Algorithm For Ranking Items

Krzysztof Czelusniak picture Krzysztof Czelusniak · Jan 5, 2011 · Viewed 28k times · Source

I have a list of 6500 items that I would like to trade or invest in. (Not for real money, but for a certain game.) Each item has 5 numbers that will be used to rank it among the others.

Total quantity of item traded per day: The higher this number, the better.

The Donchian Channel of the item over the last 5 days: The higher this number, the better.

The median spread of the price: The lower this number, the better.

The spread of the 20 day moving average for the item: The lower this number, the better.

The spread of the 5 day moving average for the item: The higher this number, the better.

All 5 numbers have the same 'weight', or in other words, they should all affect the final number in the with the same worth or value.

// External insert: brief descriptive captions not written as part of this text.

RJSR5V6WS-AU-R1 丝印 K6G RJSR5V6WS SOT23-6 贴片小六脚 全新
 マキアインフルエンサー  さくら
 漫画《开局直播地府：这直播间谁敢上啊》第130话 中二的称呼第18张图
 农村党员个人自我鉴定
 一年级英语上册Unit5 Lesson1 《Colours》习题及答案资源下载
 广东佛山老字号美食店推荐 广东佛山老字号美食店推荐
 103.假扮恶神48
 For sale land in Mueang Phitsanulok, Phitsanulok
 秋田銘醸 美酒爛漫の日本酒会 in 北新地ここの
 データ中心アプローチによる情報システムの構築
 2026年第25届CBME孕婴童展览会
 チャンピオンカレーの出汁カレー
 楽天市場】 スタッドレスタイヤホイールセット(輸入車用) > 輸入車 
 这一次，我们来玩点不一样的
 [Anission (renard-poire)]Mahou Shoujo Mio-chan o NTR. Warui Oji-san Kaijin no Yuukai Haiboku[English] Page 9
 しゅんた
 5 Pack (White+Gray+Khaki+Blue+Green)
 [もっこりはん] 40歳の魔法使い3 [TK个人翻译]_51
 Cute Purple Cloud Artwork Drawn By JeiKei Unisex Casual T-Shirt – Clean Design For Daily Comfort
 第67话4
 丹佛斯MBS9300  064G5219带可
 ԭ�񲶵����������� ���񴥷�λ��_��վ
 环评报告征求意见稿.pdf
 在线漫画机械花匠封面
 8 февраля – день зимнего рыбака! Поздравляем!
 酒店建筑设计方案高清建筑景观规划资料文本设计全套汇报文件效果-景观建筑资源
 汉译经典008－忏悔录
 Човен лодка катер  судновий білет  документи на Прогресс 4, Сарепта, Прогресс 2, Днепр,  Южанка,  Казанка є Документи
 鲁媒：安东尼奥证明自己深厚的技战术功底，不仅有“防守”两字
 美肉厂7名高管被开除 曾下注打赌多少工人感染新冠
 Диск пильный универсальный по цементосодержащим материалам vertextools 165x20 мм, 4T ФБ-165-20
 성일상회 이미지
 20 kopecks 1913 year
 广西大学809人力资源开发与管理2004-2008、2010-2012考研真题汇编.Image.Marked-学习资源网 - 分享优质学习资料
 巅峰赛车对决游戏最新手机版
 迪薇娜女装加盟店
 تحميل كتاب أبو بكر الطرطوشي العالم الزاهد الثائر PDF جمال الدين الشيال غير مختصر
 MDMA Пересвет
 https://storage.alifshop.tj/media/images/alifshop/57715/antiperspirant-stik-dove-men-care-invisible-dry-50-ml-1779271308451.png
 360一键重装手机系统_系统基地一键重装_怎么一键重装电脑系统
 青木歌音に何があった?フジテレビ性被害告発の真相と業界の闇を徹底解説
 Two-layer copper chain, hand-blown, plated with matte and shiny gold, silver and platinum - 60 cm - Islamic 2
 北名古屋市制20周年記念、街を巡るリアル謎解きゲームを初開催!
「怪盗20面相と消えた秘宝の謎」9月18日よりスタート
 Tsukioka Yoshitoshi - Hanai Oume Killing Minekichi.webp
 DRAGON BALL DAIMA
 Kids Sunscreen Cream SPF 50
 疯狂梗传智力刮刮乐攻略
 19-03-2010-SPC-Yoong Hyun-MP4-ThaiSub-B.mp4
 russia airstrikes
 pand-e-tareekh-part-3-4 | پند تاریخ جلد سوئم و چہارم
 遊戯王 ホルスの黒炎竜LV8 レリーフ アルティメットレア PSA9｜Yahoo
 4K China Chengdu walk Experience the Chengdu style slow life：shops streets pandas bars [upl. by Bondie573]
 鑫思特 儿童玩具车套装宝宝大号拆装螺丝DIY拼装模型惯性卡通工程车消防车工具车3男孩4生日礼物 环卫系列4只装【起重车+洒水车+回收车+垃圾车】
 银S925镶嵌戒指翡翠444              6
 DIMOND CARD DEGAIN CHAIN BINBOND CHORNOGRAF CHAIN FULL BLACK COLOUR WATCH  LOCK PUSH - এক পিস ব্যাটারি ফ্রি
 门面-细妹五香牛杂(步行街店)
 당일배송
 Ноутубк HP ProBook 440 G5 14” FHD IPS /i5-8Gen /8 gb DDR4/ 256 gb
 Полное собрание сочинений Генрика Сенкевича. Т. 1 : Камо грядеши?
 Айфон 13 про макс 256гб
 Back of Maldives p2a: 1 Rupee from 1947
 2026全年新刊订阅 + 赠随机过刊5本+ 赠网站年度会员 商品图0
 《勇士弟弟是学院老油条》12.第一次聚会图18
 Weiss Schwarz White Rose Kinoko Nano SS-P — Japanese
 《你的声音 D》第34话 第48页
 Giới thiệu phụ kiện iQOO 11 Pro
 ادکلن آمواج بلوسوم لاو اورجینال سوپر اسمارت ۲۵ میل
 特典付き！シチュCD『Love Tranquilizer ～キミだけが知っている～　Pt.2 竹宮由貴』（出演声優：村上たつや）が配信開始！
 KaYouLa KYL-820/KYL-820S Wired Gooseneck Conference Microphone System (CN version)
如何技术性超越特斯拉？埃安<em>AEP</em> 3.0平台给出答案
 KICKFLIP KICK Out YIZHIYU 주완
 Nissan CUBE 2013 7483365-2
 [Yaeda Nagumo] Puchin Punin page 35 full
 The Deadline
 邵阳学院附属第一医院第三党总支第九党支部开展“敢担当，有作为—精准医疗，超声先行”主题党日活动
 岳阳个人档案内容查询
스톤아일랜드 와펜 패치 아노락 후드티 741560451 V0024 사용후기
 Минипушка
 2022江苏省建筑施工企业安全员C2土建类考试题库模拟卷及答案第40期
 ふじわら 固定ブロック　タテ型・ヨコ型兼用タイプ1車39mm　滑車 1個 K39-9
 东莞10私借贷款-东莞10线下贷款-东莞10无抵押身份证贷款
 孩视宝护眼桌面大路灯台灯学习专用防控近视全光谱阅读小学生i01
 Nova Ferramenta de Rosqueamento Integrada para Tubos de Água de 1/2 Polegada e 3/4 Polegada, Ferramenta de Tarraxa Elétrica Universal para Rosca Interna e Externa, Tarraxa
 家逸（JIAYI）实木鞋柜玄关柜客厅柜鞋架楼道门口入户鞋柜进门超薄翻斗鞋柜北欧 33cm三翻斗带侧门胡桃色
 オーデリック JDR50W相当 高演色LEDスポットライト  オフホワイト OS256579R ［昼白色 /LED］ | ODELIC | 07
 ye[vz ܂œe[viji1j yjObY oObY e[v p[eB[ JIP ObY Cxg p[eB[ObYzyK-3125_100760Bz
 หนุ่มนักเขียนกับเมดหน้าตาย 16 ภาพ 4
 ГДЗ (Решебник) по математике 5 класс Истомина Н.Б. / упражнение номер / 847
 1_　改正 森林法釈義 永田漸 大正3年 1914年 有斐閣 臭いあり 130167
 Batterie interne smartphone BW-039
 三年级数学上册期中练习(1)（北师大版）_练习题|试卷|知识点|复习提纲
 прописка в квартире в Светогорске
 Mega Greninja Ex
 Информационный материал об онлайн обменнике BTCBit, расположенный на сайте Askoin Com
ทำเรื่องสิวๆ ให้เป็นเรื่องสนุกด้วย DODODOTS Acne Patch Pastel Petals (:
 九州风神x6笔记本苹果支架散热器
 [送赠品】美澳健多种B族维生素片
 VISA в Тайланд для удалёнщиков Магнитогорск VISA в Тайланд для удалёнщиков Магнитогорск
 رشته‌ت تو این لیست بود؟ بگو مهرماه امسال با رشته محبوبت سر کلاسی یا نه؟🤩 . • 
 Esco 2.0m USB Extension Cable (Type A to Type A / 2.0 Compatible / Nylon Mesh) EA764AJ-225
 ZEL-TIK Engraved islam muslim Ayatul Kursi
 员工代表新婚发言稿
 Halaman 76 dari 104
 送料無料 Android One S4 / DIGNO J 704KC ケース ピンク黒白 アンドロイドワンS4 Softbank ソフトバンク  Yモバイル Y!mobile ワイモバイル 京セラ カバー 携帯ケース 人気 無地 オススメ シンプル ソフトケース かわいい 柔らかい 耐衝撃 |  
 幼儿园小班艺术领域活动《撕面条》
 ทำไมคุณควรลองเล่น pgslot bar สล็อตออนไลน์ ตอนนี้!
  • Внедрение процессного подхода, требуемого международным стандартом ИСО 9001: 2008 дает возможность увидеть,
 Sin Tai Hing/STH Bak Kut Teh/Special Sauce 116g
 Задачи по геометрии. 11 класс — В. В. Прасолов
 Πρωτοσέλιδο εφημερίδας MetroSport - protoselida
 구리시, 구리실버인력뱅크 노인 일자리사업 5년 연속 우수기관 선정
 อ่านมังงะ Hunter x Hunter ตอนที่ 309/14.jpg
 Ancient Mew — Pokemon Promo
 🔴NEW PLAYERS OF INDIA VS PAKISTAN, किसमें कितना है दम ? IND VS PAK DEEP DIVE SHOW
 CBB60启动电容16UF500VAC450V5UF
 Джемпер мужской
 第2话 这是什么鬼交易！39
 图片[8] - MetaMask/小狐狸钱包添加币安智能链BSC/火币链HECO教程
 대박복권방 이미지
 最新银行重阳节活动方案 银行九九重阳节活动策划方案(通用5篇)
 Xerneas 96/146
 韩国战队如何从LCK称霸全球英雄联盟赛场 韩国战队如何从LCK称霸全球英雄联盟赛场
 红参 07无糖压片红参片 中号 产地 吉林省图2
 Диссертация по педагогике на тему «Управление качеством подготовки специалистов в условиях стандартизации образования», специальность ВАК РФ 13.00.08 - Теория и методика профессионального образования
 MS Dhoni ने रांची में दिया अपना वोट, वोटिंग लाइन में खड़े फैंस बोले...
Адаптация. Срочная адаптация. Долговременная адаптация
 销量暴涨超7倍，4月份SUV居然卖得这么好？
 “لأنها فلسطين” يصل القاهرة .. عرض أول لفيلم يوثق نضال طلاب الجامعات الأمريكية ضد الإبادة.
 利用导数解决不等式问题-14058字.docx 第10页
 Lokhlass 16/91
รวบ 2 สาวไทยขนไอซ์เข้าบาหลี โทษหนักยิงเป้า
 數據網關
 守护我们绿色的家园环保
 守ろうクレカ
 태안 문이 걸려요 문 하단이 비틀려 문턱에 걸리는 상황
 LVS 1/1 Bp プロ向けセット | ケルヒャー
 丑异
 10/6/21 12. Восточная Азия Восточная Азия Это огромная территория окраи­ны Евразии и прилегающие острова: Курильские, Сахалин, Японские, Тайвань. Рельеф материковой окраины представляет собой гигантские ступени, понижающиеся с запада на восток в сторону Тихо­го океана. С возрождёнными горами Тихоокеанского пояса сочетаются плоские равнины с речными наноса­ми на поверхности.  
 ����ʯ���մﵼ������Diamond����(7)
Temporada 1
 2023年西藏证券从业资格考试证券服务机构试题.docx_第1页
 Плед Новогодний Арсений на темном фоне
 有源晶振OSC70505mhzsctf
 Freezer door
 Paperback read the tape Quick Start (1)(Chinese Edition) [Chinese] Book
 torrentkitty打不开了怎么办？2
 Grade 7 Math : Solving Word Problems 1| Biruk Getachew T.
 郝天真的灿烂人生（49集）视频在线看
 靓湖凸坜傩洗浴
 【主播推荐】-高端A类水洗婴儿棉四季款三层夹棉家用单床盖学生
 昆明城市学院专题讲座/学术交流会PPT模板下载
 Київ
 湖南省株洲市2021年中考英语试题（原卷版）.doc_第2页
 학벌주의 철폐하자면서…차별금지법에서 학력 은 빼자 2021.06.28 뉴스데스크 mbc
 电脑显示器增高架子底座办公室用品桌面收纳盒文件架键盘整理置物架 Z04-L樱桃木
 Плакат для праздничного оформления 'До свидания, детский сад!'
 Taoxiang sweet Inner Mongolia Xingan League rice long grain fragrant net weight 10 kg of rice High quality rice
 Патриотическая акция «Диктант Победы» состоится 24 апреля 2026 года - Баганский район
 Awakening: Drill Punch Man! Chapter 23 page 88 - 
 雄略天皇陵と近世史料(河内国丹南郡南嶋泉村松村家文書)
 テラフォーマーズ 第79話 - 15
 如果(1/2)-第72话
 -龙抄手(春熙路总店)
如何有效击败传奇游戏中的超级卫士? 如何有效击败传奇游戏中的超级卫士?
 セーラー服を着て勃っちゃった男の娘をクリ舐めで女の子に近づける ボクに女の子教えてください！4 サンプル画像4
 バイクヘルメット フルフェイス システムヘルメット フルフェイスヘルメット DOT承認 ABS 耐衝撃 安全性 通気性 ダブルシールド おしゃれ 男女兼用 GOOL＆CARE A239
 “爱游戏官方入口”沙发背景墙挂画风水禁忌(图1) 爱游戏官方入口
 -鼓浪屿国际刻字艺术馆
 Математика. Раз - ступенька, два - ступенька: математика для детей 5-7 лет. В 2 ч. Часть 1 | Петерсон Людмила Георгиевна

At the moment, I just multiply all 5 numbers for each item, but it doesn't rank the items the way I would them to be ranked. I just want to combine all 5 numbers into a weighted number that I can use to rank all 6500 items, but I'm unsure of how to do this correctly or mathematically.

Note: The total quantity of the item traded per day and the donchian channel are numbers that are much higher then the spreads, which are more of percentage type numbers. This is probably the reason why multiplying them all together didn't work for me; the quantity traded per day and the donchian channel had a much bigger role in the final number.

Answer

Nick Fortescue picture Nick Fortescue · Jan 5, 2011

The reason people are having trouble answering this question is we have no way of comparing two different "attributes". If there were just two attributes, say quantity traded and median price spread, would (20million,50%) be worse or better than (100,1%)? Only you can decide this.

Converting everything into the same size numbers could help, this is what is known as "normalisation". A good way of doing this is the z-score which Prasad mentions. This is a statistical concept, looking at how the quantity varies. You need to make some assumptions about the statistical distributions of your numbers to use this.

Things like spreads are probably normally distributed - shaped like a normal distribution. For these, as Prasad says, take z(spread) = (spread-mean(spreads))/standardDeviation(spreads).

Things like the quantity traded might be a Power law distribution. For these you might want to take the log() before calculating the mean and sd. That is the z score is z(qty) = (log(qty)-mean(log(quantities)))/sd(log(quantities)).

Then just add up the z-score for each attribute.

To do this for each attribute you will need to have an idea of its distribution. You could guess but the best way is plot a graph and have a look. You might also want to plot graphs on log scales. See wikipedia for a long list.